Ally is reclining against a couple of pillows, playing a handheld video game. When she sees me, a gorgeous smile crosses her face and it nearly brings me to my knees.

“Uncle Andy,” she says happily, her eyes lighting up. Her voice doesn’t sound as strong and cheerful as normal.

Becky jerks awake. “What’s wrong?” she asks, looking disoriented. It only takes her a second to realize everything is okay and see me standing by the bed. Her eyes flick to Jase standing behind me before returning to mine.

“Sorry, Mom,” Ally says with a frown.

“It’s okay, baby,” Becky leans downs and kisses the top of Ally’s head. “Hey, you two.”

Grabbing Jase’s hand, I step closer to the bed. “Hey, skittles. How’re you doing?”

She puckers her lips into a pout and says, “I’m okay. I feel better today.”

“That’s great, precious,” I sit on the edge of the bed, careful not to jostle her any. “I came to see how you’re doing and introduce you to someone.”

She looks behind me at Jase and then back to me, brows pulled down. “Is it him? Is that Jase?”

I turn to Jase and see surprise on his face. I may not have told my friends about Ally, Becky, and Brent, but they know all about my friends. It was only a couple of days ago that I told Ally about Jase. She was excited about meeting him.

I pull him closer. Once he’s standing beside me, I tell Ally, “Yeah, this is my good friend, Jase. Jase, this beautiful girl is Ally.”

Ally watches him for a moment, before smiling and saying shyly, “Hello.”

I fall a little more for Jase as he lowers himself to his knees beside the bed, so he and Ally are face-to-face.

He gently grabs her hand and brings the back of it to his lips, placing a light kiss there. “Hey, sweetie. It’s an honor to meet you.”

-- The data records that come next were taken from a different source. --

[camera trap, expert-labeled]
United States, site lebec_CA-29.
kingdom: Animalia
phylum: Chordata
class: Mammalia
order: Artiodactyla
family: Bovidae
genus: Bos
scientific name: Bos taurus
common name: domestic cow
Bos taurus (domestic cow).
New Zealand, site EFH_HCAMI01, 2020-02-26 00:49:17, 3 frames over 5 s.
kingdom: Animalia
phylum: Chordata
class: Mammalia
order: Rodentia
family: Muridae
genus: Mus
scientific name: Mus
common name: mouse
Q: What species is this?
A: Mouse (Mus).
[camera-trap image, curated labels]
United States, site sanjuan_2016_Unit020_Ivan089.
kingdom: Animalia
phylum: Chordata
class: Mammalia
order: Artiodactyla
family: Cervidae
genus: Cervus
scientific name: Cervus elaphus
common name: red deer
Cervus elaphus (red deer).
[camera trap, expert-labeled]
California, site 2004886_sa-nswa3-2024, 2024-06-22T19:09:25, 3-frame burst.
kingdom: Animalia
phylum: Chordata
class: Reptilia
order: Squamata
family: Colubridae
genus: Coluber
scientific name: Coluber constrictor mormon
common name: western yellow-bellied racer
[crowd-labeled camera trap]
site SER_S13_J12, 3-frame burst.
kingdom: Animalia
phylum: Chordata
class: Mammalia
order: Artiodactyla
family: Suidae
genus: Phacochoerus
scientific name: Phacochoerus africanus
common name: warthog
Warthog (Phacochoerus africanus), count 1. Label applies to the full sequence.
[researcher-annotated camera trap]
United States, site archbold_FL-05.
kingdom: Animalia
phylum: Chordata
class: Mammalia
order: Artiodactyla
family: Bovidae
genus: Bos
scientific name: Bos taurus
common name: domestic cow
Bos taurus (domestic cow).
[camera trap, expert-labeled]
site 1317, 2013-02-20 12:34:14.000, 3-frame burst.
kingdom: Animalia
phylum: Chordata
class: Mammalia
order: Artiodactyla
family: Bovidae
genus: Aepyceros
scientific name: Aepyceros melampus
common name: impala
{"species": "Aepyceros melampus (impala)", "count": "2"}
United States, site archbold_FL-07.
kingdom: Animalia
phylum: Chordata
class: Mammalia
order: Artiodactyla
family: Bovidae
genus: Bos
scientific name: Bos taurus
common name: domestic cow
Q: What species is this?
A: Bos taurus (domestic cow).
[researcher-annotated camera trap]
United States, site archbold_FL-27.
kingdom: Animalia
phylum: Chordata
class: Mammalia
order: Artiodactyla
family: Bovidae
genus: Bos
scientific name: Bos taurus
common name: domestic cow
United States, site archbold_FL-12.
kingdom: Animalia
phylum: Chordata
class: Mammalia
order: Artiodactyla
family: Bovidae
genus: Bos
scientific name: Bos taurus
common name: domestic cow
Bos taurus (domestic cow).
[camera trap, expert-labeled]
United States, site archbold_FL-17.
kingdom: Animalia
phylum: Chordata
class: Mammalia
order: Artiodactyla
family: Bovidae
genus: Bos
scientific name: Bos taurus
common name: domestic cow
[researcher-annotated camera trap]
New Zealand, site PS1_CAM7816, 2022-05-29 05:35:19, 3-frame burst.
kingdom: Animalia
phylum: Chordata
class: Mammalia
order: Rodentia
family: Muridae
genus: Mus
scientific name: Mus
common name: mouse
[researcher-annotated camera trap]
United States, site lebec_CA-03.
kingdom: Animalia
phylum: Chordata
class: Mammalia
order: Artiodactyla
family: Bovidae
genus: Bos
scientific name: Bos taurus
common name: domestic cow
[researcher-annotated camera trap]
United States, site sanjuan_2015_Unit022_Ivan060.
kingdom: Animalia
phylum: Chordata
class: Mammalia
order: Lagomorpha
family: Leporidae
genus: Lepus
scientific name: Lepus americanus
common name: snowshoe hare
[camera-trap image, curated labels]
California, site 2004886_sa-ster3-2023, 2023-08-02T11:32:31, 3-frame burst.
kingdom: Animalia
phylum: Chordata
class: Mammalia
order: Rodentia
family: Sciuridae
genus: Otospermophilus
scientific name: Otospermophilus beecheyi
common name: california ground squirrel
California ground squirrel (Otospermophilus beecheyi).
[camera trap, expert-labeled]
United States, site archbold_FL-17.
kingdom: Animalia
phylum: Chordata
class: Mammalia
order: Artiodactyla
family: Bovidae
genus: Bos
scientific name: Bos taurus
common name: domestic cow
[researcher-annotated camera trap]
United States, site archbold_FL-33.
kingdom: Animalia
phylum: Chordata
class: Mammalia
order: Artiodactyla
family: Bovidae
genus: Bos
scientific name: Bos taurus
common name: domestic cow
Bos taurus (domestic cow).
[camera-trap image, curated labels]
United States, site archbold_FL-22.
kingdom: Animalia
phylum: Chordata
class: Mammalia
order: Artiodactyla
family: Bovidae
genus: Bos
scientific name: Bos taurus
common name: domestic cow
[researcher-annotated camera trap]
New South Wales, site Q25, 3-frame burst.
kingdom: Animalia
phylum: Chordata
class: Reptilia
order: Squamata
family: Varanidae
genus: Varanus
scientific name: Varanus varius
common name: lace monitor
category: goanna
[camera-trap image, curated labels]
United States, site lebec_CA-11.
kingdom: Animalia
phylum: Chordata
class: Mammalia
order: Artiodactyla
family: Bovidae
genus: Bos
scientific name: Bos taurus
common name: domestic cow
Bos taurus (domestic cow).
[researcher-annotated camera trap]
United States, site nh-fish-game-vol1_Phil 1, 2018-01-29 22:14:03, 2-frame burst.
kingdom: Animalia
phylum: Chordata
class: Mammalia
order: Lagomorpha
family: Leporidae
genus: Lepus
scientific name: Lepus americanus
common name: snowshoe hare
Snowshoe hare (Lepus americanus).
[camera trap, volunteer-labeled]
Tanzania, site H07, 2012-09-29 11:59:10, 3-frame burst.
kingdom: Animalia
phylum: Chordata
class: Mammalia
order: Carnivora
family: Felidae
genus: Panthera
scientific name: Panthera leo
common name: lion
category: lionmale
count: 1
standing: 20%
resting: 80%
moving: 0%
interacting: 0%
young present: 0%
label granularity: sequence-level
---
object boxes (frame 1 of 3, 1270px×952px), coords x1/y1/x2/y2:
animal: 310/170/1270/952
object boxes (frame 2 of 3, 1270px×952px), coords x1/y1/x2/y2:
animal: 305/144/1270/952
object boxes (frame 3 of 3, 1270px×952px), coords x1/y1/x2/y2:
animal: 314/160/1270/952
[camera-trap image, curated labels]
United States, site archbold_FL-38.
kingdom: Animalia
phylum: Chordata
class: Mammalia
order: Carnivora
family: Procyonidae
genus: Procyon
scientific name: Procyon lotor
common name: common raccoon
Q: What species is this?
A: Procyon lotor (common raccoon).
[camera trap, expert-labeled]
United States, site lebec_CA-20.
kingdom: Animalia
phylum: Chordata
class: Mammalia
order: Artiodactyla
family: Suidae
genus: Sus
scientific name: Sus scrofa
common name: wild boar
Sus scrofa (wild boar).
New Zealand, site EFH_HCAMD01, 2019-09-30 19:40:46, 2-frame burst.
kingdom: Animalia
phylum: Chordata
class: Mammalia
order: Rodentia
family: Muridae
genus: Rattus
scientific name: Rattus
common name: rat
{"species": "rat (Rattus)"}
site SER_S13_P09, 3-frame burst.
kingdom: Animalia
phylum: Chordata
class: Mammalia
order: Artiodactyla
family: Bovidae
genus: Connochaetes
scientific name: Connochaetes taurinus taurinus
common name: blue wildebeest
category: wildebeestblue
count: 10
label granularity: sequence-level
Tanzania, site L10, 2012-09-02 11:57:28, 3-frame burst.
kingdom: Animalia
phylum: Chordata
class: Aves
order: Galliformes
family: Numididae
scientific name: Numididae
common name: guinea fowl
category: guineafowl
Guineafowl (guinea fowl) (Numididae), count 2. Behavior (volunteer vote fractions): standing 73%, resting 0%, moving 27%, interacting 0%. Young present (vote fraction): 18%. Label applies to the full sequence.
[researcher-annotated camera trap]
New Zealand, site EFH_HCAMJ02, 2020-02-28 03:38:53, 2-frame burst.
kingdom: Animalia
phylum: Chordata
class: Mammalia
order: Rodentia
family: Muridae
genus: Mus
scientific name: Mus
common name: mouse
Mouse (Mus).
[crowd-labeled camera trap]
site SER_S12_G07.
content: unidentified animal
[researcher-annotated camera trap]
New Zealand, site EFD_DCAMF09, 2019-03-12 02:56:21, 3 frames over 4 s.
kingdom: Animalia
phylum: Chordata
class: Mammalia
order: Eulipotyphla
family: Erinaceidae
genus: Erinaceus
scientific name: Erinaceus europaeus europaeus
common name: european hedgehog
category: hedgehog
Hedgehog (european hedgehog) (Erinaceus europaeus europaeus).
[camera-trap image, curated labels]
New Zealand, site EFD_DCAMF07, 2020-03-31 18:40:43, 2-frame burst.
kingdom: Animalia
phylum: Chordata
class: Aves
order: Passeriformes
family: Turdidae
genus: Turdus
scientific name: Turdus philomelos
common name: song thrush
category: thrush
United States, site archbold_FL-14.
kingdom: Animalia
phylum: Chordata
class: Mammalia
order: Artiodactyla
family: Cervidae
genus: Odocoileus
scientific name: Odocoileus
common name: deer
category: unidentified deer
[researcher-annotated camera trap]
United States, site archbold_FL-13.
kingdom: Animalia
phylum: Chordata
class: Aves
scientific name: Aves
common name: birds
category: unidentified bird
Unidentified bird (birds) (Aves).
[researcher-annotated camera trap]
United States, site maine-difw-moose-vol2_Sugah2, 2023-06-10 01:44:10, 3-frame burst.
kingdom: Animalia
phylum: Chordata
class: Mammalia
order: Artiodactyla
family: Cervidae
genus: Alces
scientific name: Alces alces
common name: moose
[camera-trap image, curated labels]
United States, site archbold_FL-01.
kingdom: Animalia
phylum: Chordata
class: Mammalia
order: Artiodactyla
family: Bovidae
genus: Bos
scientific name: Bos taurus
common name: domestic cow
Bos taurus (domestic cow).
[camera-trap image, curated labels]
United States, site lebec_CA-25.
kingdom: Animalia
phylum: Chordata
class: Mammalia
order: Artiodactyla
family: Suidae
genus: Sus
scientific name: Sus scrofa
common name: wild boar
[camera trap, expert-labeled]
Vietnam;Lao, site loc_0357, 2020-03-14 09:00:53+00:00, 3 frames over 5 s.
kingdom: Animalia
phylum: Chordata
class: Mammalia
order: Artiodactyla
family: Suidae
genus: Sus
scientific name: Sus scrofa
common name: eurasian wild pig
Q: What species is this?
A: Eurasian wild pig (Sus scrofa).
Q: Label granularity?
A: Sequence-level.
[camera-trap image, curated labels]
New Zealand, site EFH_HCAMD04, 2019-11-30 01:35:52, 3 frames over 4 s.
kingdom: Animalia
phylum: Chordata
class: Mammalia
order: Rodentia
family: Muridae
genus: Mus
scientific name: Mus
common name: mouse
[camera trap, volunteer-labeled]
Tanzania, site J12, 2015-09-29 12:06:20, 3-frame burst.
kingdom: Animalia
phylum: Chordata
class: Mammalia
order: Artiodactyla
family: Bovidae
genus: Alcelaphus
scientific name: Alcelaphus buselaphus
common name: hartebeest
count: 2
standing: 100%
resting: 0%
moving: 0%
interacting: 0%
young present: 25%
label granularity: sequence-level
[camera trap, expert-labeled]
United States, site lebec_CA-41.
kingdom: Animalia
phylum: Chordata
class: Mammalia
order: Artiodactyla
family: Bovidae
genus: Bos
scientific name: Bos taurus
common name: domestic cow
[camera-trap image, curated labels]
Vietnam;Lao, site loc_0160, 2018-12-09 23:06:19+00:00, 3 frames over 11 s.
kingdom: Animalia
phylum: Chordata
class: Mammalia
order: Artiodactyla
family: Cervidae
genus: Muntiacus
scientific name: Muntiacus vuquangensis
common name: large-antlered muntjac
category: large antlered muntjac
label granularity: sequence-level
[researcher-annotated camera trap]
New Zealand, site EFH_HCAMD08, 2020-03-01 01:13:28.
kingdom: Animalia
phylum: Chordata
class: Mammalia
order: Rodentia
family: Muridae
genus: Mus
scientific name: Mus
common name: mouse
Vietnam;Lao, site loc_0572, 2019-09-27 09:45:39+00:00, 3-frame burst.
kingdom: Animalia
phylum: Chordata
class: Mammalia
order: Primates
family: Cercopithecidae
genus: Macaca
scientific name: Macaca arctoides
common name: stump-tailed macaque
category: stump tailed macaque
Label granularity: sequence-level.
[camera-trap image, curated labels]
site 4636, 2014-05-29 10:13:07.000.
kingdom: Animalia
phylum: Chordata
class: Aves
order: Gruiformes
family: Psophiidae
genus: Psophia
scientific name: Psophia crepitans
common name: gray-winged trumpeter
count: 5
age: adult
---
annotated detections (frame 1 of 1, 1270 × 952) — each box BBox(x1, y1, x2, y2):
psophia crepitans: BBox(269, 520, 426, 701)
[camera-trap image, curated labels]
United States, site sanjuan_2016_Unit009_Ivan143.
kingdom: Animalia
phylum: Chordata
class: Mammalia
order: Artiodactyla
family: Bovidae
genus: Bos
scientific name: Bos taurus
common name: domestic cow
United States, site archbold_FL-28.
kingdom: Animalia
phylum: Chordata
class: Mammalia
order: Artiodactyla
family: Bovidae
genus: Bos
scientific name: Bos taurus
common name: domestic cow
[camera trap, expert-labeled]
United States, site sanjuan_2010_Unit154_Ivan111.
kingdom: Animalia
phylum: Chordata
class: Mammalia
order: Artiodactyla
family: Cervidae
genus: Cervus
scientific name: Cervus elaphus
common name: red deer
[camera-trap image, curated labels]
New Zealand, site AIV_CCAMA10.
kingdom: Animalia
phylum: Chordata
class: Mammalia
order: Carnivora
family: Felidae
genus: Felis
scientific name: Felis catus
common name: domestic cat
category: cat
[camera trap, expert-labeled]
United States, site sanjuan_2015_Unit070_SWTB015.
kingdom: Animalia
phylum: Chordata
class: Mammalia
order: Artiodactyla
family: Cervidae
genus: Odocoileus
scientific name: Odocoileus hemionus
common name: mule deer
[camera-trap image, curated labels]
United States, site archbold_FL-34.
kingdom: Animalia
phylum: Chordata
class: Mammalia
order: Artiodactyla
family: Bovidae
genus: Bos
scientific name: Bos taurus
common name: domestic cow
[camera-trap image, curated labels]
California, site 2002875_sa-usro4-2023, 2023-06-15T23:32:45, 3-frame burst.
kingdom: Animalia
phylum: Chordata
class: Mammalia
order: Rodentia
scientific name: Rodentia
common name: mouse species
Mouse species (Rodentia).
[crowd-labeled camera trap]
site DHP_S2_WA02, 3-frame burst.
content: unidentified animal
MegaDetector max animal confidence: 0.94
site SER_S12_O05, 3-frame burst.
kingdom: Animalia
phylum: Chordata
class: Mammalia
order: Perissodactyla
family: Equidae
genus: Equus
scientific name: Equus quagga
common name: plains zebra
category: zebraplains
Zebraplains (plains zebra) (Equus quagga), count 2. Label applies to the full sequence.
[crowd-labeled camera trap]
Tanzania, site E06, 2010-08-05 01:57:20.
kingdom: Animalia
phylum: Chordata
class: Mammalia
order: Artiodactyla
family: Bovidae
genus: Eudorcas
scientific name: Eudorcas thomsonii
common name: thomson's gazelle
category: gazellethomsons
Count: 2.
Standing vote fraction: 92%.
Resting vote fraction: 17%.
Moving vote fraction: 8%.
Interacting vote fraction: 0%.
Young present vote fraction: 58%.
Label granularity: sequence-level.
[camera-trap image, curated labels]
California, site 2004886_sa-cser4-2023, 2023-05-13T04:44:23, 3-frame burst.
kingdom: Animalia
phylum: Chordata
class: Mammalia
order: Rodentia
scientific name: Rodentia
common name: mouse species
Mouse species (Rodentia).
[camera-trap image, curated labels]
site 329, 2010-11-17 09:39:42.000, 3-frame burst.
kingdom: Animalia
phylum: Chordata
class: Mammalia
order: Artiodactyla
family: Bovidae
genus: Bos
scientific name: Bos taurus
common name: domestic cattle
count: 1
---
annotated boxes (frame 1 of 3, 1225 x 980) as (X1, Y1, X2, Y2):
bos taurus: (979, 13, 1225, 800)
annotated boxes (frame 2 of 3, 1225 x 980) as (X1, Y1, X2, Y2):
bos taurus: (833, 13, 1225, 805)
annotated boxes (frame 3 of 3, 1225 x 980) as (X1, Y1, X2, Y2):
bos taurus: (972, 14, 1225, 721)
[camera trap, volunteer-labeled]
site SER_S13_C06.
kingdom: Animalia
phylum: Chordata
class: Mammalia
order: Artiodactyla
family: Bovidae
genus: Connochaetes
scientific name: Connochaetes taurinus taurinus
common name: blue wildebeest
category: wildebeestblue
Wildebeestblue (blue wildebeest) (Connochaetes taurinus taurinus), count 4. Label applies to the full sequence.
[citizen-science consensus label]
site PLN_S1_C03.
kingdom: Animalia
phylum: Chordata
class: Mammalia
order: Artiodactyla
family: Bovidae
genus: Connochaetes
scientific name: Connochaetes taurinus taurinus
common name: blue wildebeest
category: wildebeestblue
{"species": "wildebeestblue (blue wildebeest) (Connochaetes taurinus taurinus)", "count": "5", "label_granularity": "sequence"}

She giggles her little girl laugh at his noble gesture.

I look over at Becky. She has her hand at her mouth, but I can see the corners tipping up into a smile. She has tears in her eyes.

“Do you like Skittles, Jase?” Ally asks, and I have to stifle a laugh. I know exactly where this is going.

“I do,” he responds, eyes crinkling at the corners.

“Do you think you can talk Uncle Andy into getting me some?”

Releasing Ally’s hand, Jase brings the tip of one finger up to his lips and gives it a tap.

“Hmm… I don’t know if I can do that,” he says, causing a frown to appear on Ally’s face. “But you can have this bag if you want.”

Surprising us all, Jase brings out a sharable-size bag of Skittles from the pocket of his cargo pants.